There’s some kind of really bad joke written into the fact that Eiffel escapes the TIE-Fighter Ice Bucket Deathtrap from hell and he can’t even really be thankful to the people who rescue him because they’re monstrous. No clue what the punchline is, but he’s sure that he, Douglas F. Eiffel, is the butt of it, like he is of most things.

The thing about the TIE-Fighter Ice Bucket Deathtrap is that, sure, it was going to kill him eventually, probably painfully, and there was very little he could do to stop it from happening. But it didn’t enjoy it. It wasn’t doing it on purpose. It didn’t delight in the possibility of his future demise. It was simply fulfilling its duty as a mechanical flying coffin. It rendered Eiffel’s typical method of getting himself out of trouble, talking his way in, out or through it, completely useless and dying is dying at the end of the day, but somehow it made him feel better to know it didn’t actively mean him any ill will.

Colonel Kepler actively means them all ill will. A great deal of it. Colonel Kepler may kill them all eventually. Probably painfully. And he would enjoy it.

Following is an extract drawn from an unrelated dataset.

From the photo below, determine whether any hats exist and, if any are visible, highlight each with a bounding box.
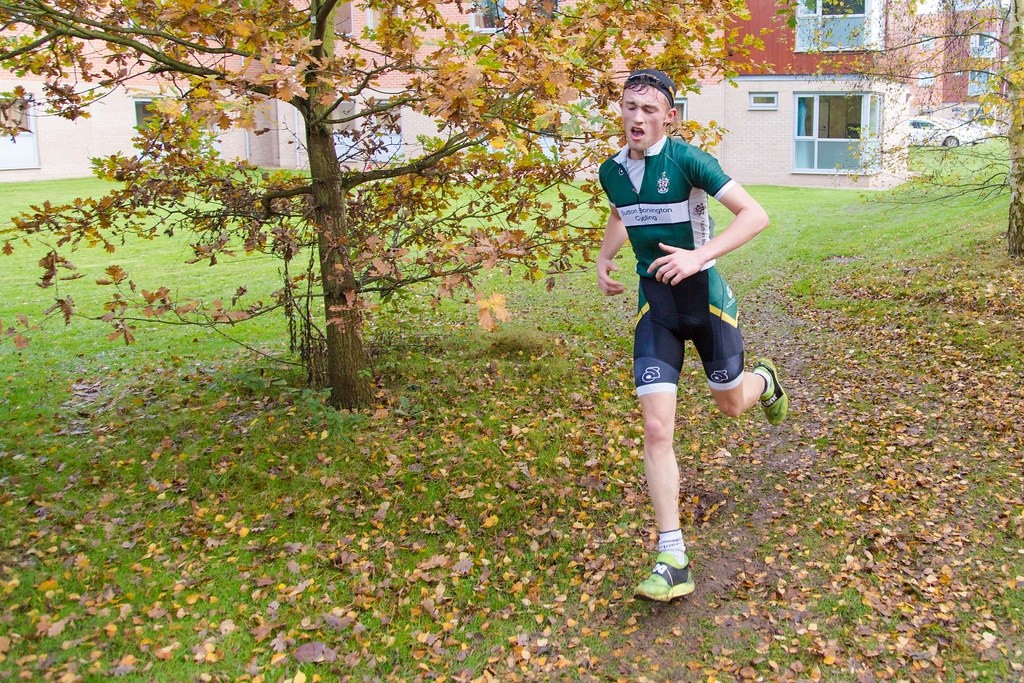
[628,68,678,98]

Considerably worse, as far as deaths go.

Even so, there’s something about almost freezing to death in the unfathomable emptiness of space that makes the U.S.S. Hephaestus station feel positively luxurious, even with their three new crew members. Eiffel’s never been so happy to see the inside of the damn communications room in the last two years. Everything is relative, really, and while it feels odd to think it out loud he’s very glad he isn’t dead.

He’s glad to drink seaweed coffee brew. He’s glad to let Minkowski throw her arms around his middle and hug him, hard, and to give that hug right back. He’s glad to see Hilbert even, as he checks Eiffel’s vitals and asks how he’s feeling in a way that only feels a little bit like checking on the health of one’s guinea pig.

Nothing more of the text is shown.